New Jersey Considers Little Cigar Tax
Bill seeks to tax little cigars like cigarettes
Published in Tobacco E-News
A bill under consideration in New Jersey is seeking to even the playing field of cigarettes and little cigars, by taxing them the same.
"The additional tax will make little cigars less appealing to current cigarette smokers seeking a cheaper alternative," reads the bill proposed by State Senator Paul Sarlo (D-Bergen, Essex, Passaic), according to The Press of Atlantic City.
New Jersey's $2.70 per cigarette pack state excise tax makes it the sixth highest in the country. In 2010, the Office of Legislative Services estimated that the bill would increase tax revenue from $6 million to nearly $9 million. The office also estimated that more than 5 million packs of little cigars were sold in fiscal 2010.
Although New Jersey collected nearly $742 million in cigarette taxes last year, it was a 4% drop, or $33.1 million less than 2008, according to state Treasury Department data.

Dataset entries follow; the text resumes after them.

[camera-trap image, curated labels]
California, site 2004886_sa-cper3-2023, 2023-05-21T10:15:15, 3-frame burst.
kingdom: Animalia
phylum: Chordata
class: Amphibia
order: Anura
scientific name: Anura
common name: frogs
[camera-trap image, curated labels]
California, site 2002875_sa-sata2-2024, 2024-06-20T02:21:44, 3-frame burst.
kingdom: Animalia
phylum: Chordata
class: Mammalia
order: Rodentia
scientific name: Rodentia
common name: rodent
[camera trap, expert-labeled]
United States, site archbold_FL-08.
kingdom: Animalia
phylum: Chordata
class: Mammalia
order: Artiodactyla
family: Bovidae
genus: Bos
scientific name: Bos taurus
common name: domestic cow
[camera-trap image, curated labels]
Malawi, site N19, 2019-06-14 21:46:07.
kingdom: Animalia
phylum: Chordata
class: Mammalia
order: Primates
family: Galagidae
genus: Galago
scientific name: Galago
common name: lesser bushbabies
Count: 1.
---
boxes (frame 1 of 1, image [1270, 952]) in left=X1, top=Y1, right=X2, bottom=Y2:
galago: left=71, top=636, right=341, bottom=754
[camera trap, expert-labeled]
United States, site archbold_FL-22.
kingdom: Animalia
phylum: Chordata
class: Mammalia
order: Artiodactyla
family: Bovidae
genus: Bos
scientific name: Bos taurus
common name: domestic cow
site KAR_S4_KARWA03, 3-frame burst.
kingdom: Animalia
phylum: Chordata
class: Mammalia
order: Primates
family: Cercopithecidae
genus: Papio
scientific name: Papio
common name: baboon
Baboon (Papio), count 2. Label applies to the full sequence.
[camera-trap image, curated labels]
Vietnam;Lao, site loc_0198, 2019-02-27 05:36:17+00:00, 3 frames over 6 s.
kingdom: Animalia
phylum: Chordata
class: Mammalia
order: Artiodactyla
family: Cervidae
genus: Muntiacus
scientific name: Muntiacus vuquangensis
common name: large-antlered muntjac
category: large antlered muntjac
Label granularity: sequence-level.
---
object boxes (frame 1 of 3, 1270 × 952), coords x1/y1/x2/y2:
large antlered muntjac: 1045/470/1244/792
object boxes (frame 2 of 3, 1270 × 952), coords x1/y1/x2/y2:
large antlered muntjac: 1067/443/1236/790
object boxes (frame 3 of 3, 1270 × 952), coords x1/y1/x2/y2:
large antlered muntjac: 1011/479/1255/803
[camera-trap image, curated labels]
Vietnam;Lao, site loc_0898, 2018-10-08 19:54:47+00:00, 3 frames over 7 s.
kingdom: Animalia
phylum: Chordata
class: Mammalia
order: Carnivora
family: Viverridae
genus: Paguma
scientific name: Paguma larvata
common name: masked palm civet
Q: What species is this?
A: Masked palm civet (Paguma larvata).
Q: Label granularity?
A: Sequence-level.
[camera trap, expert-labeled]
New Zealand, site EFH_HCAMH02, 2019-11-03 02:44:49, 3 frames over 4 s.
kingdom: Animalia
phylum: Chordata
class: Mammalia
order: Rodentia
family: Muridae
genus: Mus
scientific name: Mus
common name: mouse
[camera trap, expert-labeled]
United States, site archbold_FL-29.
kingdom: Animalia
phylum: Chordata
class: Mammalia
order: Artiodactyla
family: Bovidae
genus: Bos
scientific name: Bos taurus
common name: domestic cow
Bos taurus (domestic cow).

Revenue from other tobacco products, however, went up 26% in that time frame -- generating $3.7 million more, despite lower tax rates. The state has a wholesale tax on those products that is 30% of the price the wholesaler pays the manufacturer.
One retailer, who has come to rely on the higher-margin sales of little cigars, told the paper, "People will still buy them, as long as they're reasonable enough. … As long as there are savings involved, I think a market will still be there."